When a colleague disappears after burning out, everyone in the building gets a message. The message is: if this happens to you, you're on your own. You'll be quietly disappeared. Your years of service won't protect you. Your team will not speak your name.
So people hide. They push through when they should stop. They don't mention the three AM anxiety spirals or the Sunday evening dread. They cover for each other because everyone is terrified of becoming the next cautionary tale.
This is how burnout spreads. Not because people are fragile. Because the culture made it more dangerous to admit struggling than to quietly deteriorate.
You've built a system where the rational choice for a burned-out person is to hide it. Then leadership acts surprised the numbers are so high.
I've Been Guilty of This
I'm not writing from some clean moral position.
I've sat in meetings where someone's name came up and let the subject change without pushing back. I've approved "we wish them well" emails. I've chosen not to dig too hard into why someone left, partly because I didn't want to hear what it would tell me about the culture I helped create.
The Harry Potter Effect works because it removes discomfort immediately. Today's problem goes away. The desk gets cleared. Life moves on.
What I didn't account for at the time was the long-term cost compounding quietly in the background. Teams watching colleagues disappear without explanation don't grow more loyal. They grow more paranoid. They start wondering: what won't I be told? What will they say about me if I crack?
The silence doesn't protect the organisation. It erodes it.
The Asymmetry That Tells You Everything
When someone leaves a company for a great new opportunity, we celebrate them. LinkedIn posts. Farewell lunches. "We're so proud of you." The departure gets acknowledged because it reflects well on the place.

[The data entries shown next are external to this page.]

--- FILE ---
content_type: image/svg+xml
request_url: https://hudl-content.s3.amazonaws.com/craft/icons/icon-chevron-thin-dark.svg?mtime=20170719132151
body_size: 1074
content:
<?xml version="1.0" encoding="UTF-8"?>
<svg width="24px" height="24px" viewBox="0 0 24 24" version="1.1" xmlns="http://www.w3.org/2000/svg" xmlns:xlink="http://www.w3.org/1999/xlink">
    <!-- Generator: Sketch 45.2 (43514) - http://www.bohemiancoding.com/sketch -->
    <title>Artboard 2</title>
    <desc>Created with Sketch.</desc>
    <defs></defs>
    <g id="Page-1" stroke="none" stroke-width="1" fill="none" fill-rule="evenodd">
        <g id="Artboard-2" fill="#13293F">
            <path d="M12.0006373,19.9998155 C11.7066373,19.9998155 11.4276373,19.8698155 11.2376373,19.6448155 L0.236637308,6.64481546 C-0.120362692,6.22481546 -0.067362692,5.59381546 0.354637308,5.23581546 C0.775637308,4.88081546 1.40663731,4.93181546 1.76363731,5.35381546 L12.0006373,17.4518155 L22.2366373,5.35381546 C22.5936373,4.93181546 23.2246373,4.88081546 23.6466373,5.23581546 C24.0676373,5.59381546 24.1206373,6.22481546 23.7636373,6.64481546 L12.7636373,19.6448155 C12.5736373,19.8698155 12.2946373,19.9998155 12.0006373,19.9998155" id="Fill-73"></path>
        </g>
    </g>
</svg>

When someone burns out, none of this happens. The departure is treated as a failure to be quietly buried. Even though, in most cases, the circumstances surrounding the burnout reflect far more on the organisation than on the individual.
This asymmetry tells you what a company values.
How to Break the Pattern

You don't need to overhaul everything. Three things.
Name it honestly. When someone leaves because of burnout, say so. Not in a way exposing them or causing harm. In a way acknowledging: this person worked hard, the pressure exceeded what any person was built to sustain, and we owe it to ourselves to understand what happened here. With the person's permission, be honest internally about what led to the departure.
Debrief like you mean it. Every burnout is data. Who was the manager? What did the workload pattern look like over the six months before the departure? Were warning signs raised and ignored? The post-mortem you'd do for a failed product launch... do it for a failed people situation too. Then act on what you find.
Don't erase them. Check in on people who leave burned out. Six weeks later. Three months later. Let them know the door isn't permanently closed. Treat their departure with basic human dignity. Sometimes the person who burned out in your company heals and comes back stronger, in a better role, with more clarity about what they need. This only happens if you didn't treat them like a liability to be managed on the way out.
None of this requires a revolution. It requires choosing discomfort over denial. It requires being the kind of leader who names the thing everyone else is pretending not to see.
The Question Worth Sitting With
If Sarah's burnout happened on your watch, and you're honest with yourself about the role the organisation played... what would you do differently?
If your answer is nothing... the Harry Potter Effect is alive and well in your culture.
You don't have to say Voldemort's name. But you do have to stop pretending he isn't there.